- Goal of the exercise
Reproduce every record below exactly as written, leaving out any pictures.

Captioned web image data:
..............................

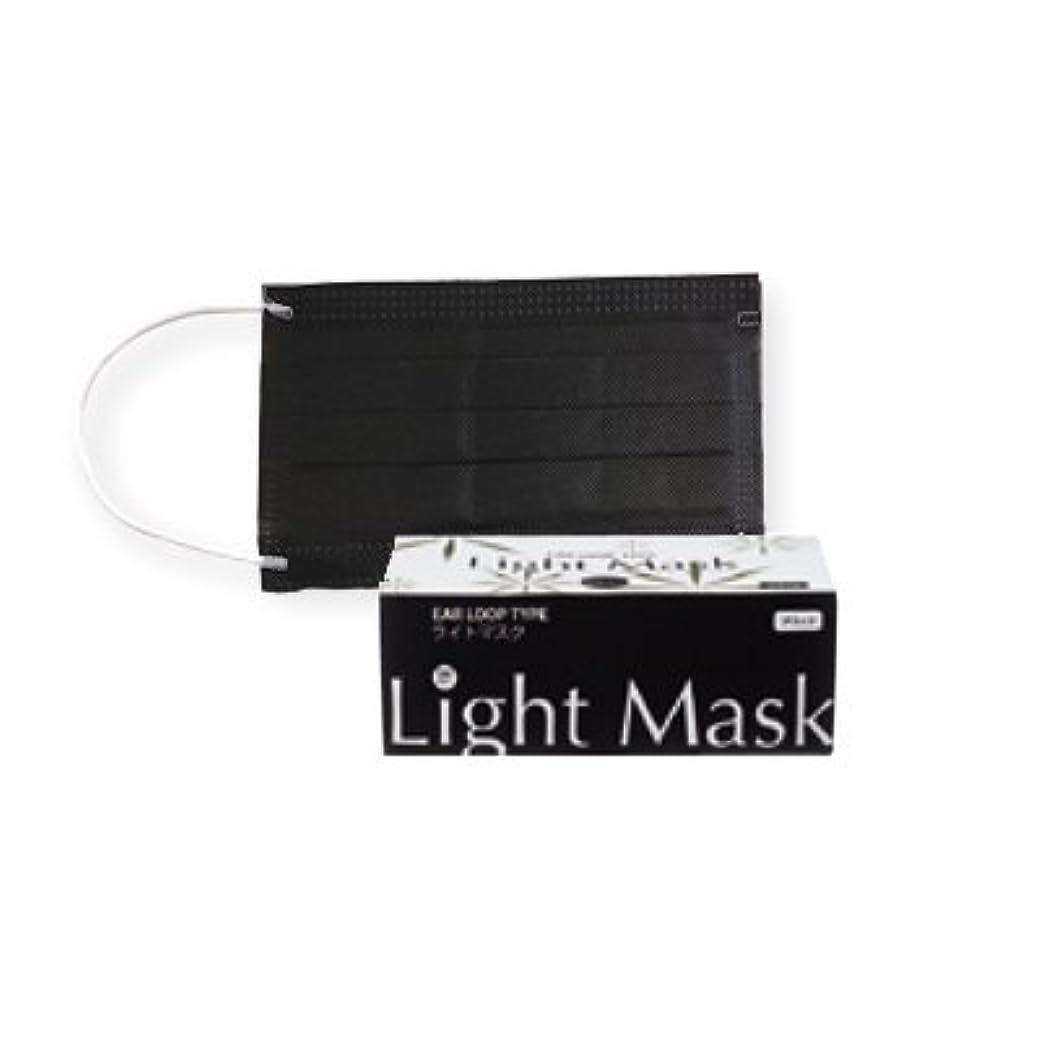 前提矢印不信(ロータス)LOTUS ライトマスク (不織布 無地 2層 マスク 50枚入)(ブラック)花粉症対策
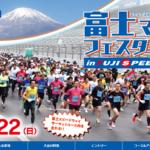 【富士マラソンフェスタ in FUJI SPEEDWAY 2019】エントリー7月3日開始。結果・速報(リザルト)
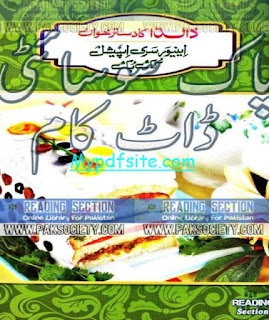 Dalda Ka Dastarkhwan Anniversary Book March 2016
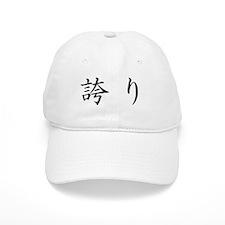 Pride Japanese Kanji Symbols Baseball Cap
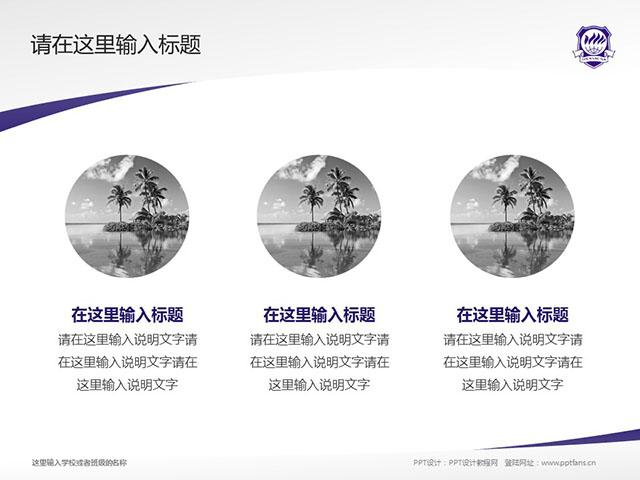 福州黎明职业技术学院PPT模板下载_幻灯片预览图3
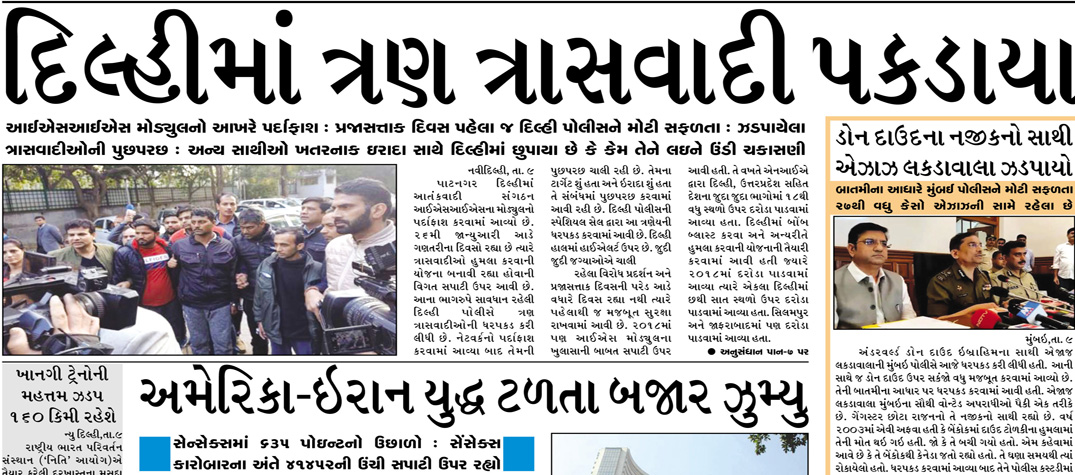 10th January 2020 – Gandhinagar Samachar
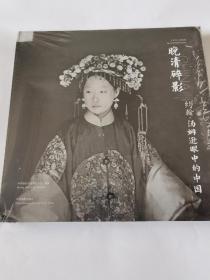 晚清碎影:約翰•湯姆遜眼中的中國
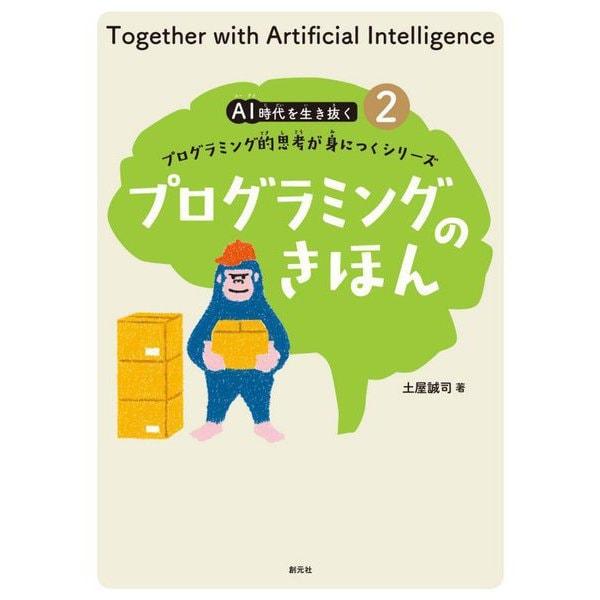 プログラミングのきほん(AI時代を生き抜くプログラミング的思考が身につくシリーズ〈2〉) [全集叢書]
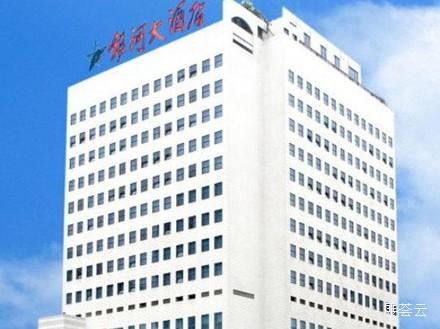 重庆银河大酒店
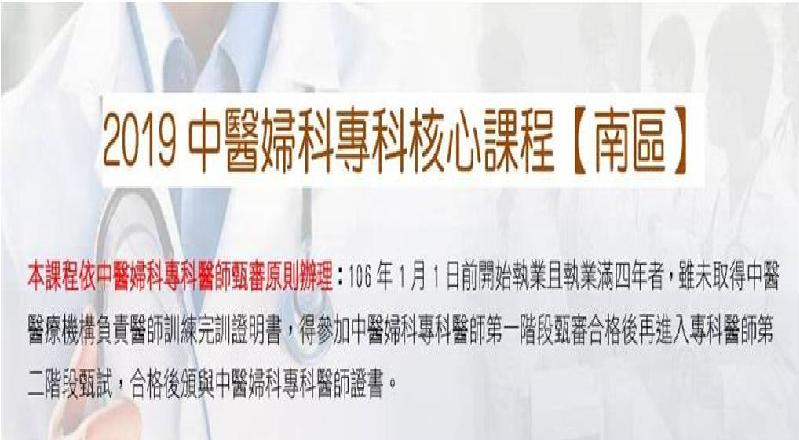 徐院長演講:中醫婦科緊急照會西醫之狀況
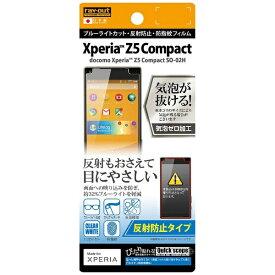 レイアウト rayout Xperia Z5 Compact用 反射防止タイプ/ブルーライトカット・反射防止・防指紋フィルム 1枚入 RT-RXPH2F/K1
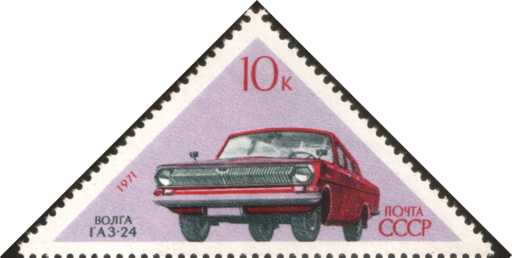 The_Soviet_Union_1971_CPA_4002_stamp_(Volga_GAZ-24_Automobile)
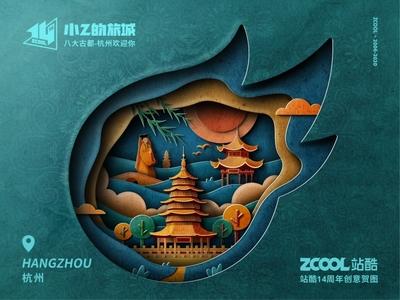 SA9527 - Zcool 14th 008~ paper-cut building banner china style design illustration icon sa9527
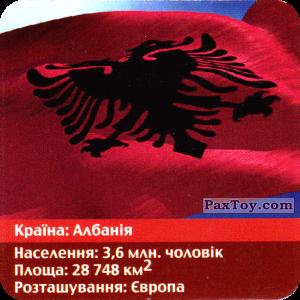 PaxToy.com - 03 з 48  Албанія - Албанський лек из Три корочки: Справжні гроші у пачках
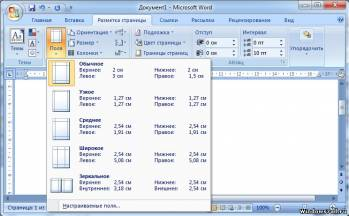Word 2010 скачать бесплатно русская версия Ворд
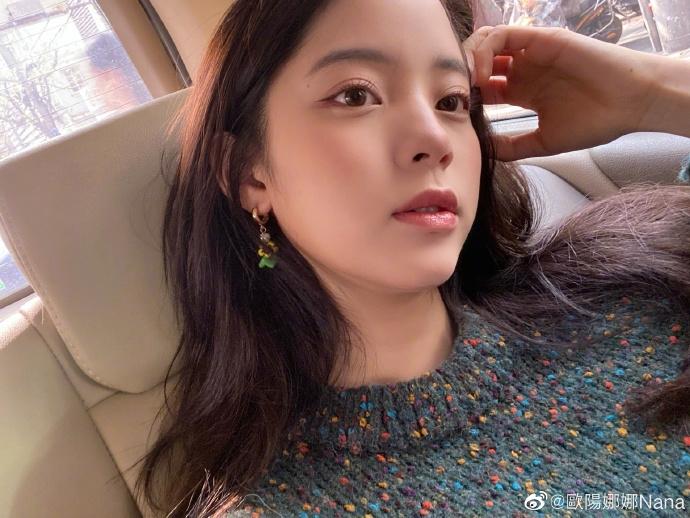 Weibo @歐陽娜娜Nana工作室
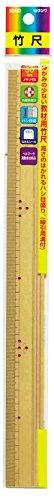 クツワ 竹尺 30cm TS001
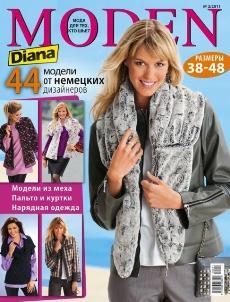 Diana Moden №2 2011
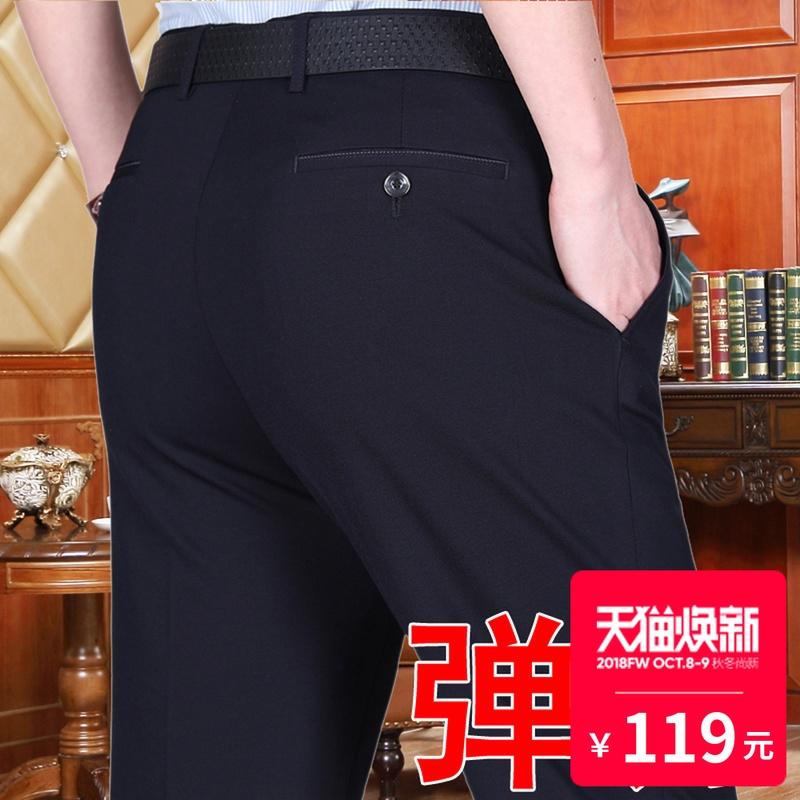 男士弹力西裤男宽松中年秋季厚款高腰大码商务休闲西裤直筒爸爸装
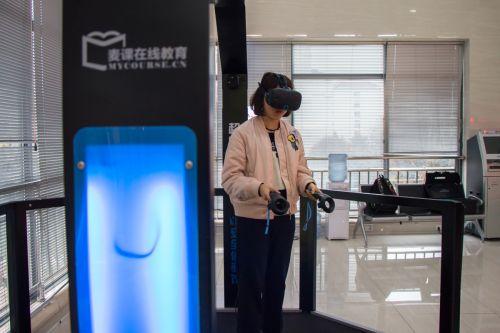 我校首次引进VR超感教室供学生体验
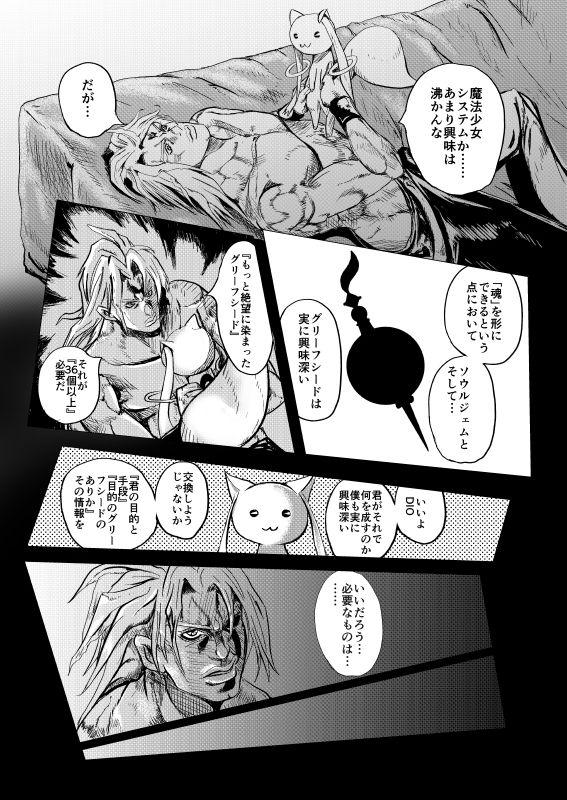 スタンド使いほむら☆ジョジョカ第八話(最終話 前編)のサンプル画像1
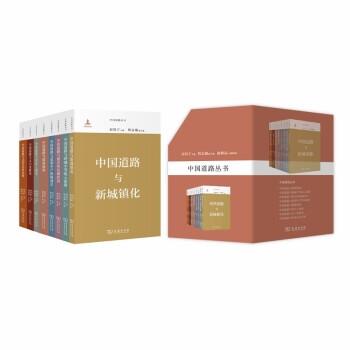 中国道路丛书(8卷)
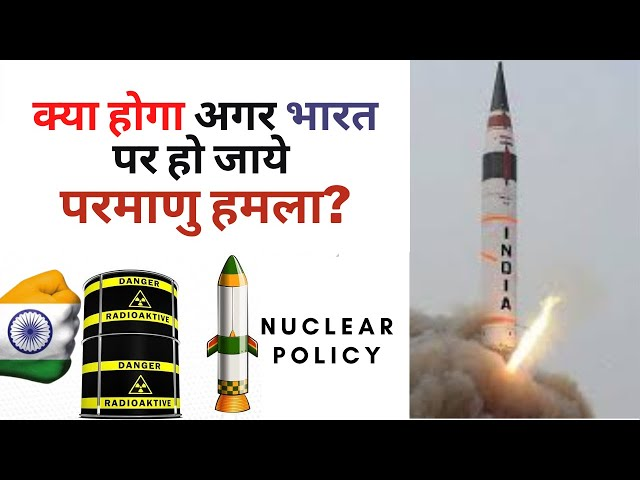 Nuclear Doctrine of India- Capability and Credibility | Defence Taiyari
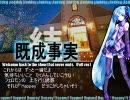初音ミクのちょっとアレな曲8 続・既成事実 -Full ver.- (修正版) thumbnail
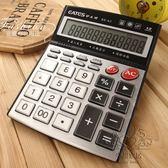 (百貨週年慶)計算機 財務計算器 耐用 大顯示屏 大按鍵帶日歷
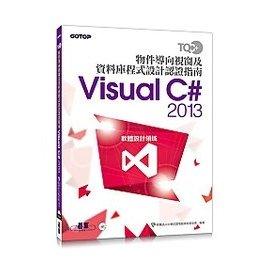 9789863476887~3dWoo大學繁體~TQC 物件導向視窗及資料庫程式 指南Vi
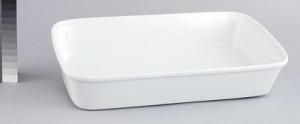 Lasagna Pan 13 x 9 white ceramic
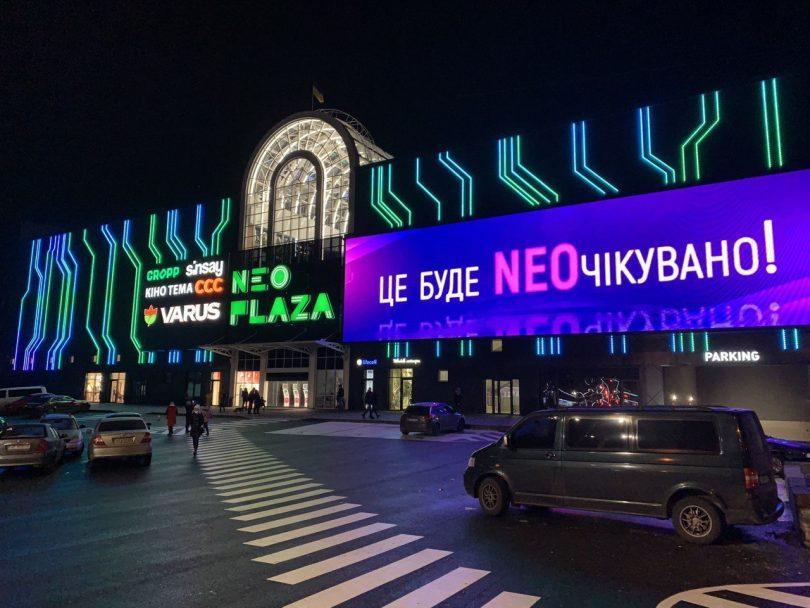 У стилі NEO: в Дніпрі відкривається ТРЦ NEO PLAZA після реконцепції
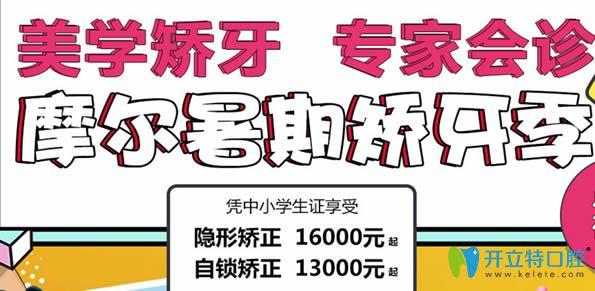 上海摩尔齿科暑期收费价格上线 隐形牙齿矫正低至16000元起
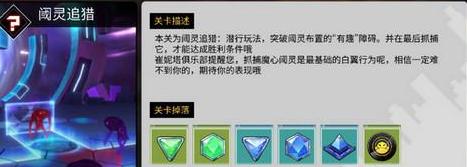 《VGAME》源石作用详解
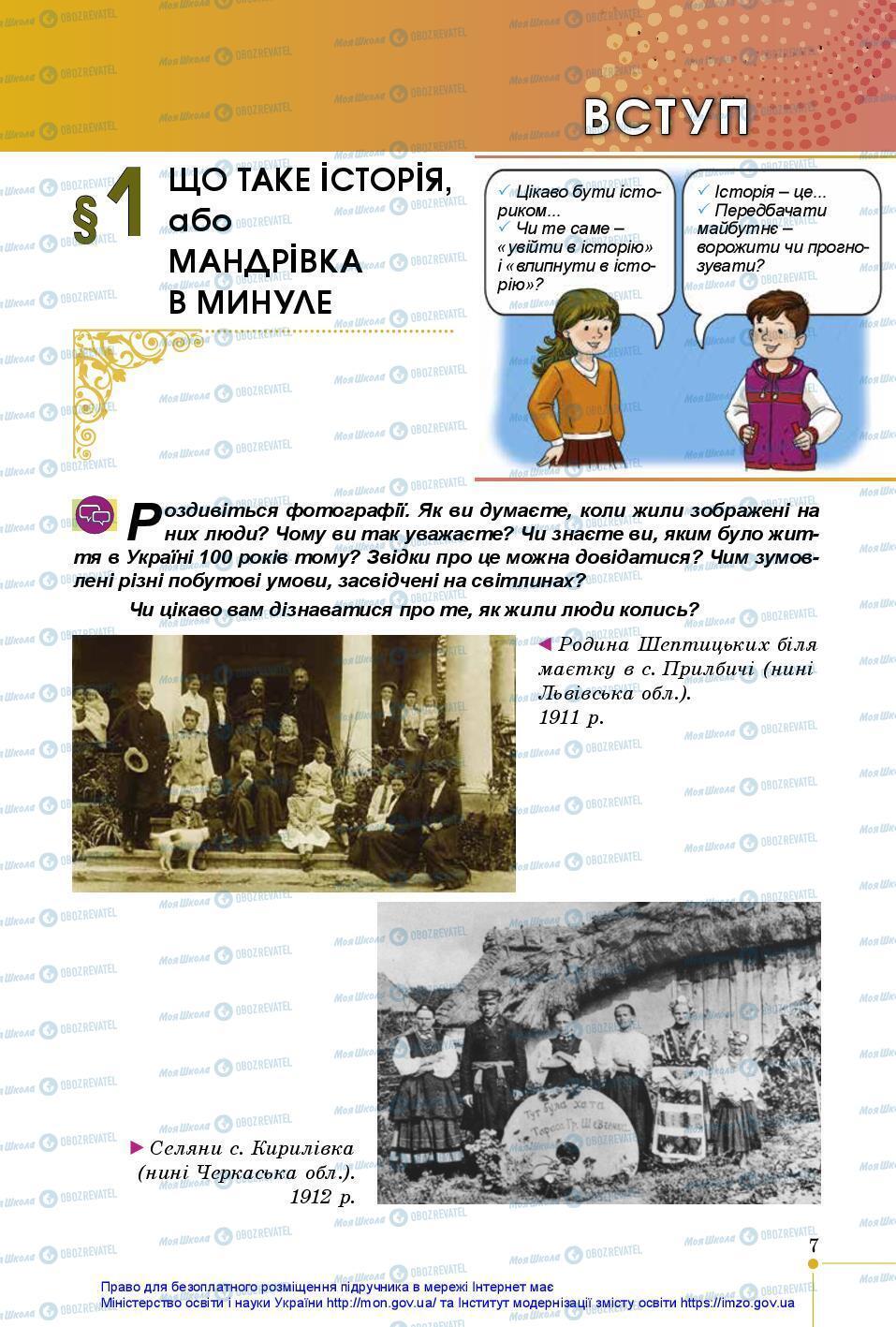 Учебники История Украины 5 класс страница 7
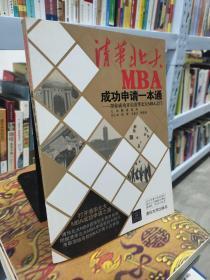 清华北大MBA成功申请一本通:帮你成功开启清华北大MBA之门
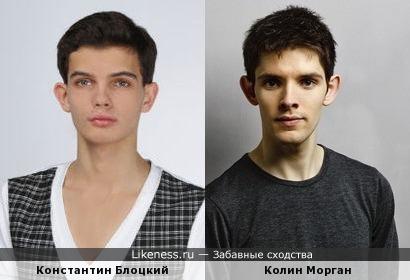Константин Блоцкий и Колин Морган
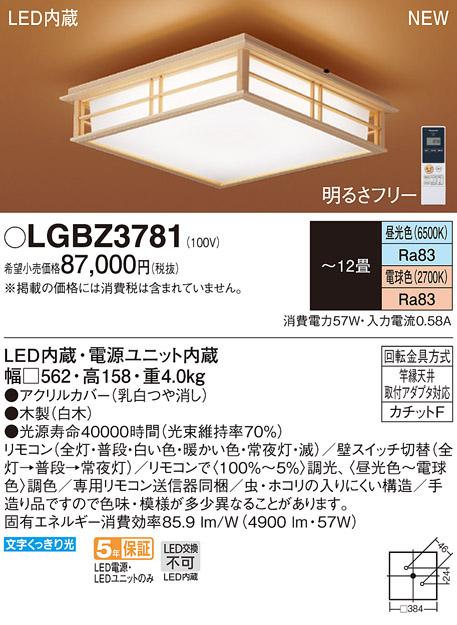 【最安値挑戦中!最大33倍】パナソニック LGBZ3781 和風シーリングライト 天井直付型 LED(昼光色・電球色) リモコン調光・調色 ~12畳 [∽]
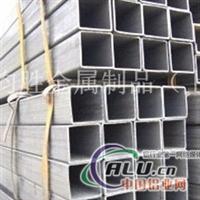 6061T6铝方管规格【10015010】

..............................

- Expected answer
 前提矢印不信(ロータス)LOTUS ライトマスク (不織布 無地 2層 マスク 50枚入)(ブラック)花粉症対策
 【富士マラソンフェスタ in FUJI SPEEDWAY 2019】エントリー7月3日開始。結果・速報(リザルト)
 Dalda Ka Dastarkhwan Anniversary Book March 2016
 Pride Japanese Kanji Symbols Baseball Cap
 福州黎明职业技术学院PPT模板下载_幻灯片预览图3
 10th January 2020 – Gandhinagar Samachar
 晚清碎影:約翰•湯姆遜眼中的中國
 プログラミングのきほん(AI時代を生き抜くプログラミング的思考が身につくシリーズ〈2〉) [全集叢書]
 重庆银河大酒店
 徐院長演講:中醫婦科緊急照會西醫之狀況
 レイアウト rayout Xperia Z5 Compact用 反射防止タイプ/ブルーライトカット・反射防止・防指紋フィルム 1枚入 RT-RXPH2F/K1
 The_Soviet_Union_1971_CPA_4002_stamp_(Volga_GAZ-24_Automobile)
 SA9527 - Zcool 14th 008~ paper-cut building banner china style design illustration icon sa9527
 PaxToy.com - 03 з 48  Албанія - Албанський лек из Три корочки: Справжні гроші у пачках
Word 2010 скачать бесплатно русская версия Ворд
 Weibo @歐陽娜娜Nana工作室
 クツワ 竹尺 30cm TS001
 Diana Moden №2 2011
 男士弹力西裤男宽松中年秋季厚款高腰大码商务休闲西裤直筒爸爸装
 我校首次引进VR超感教室供学生体验
 スタンド使いほむら☆ジョジョカ第八話(最終話 前編)のサンプル画像1
 中国道路丛书(8卷)
 Nuclear Doctrine of India- Capability and Credibility | Defence Taiyari
初音ミクのちょっとアレな曲8 続・既成事実 -Full ver.- (修正版) thumbnail
 (百貨週年慶)計算機 財務計算器 耐用 大顯示屏 大按鍵帶日歷
 9789863476887~3dWoo大學繁體~TQC 物件導向視窗及資料庫程式 指南Vi
 Lasagna Pan 13 x 9 white ceramic
 У стилі NEO: в Дніпрі відкривається ТРЦ NEO PLAZA після реконцепції
 上海摩尔齿科暑期收费价格上线 隐形牙齿矫正低至16000元起
 《VGAME》源石作用详解
 Учебники История Украины 5 класс страница 7
 清华北大MBA成功申请一本通:帮你成功开启清华北大MBA之门
Константин Блоцкий и Колин Морган
 【最安値挑戦中!最大33倍】パナソニック LGBZ3781 和風シーリングライト 天井直付型 LED(昼光色・電球色) リモコン調光・調色 ~12畳 [∽]
 6061T6铝方管规格【10015010】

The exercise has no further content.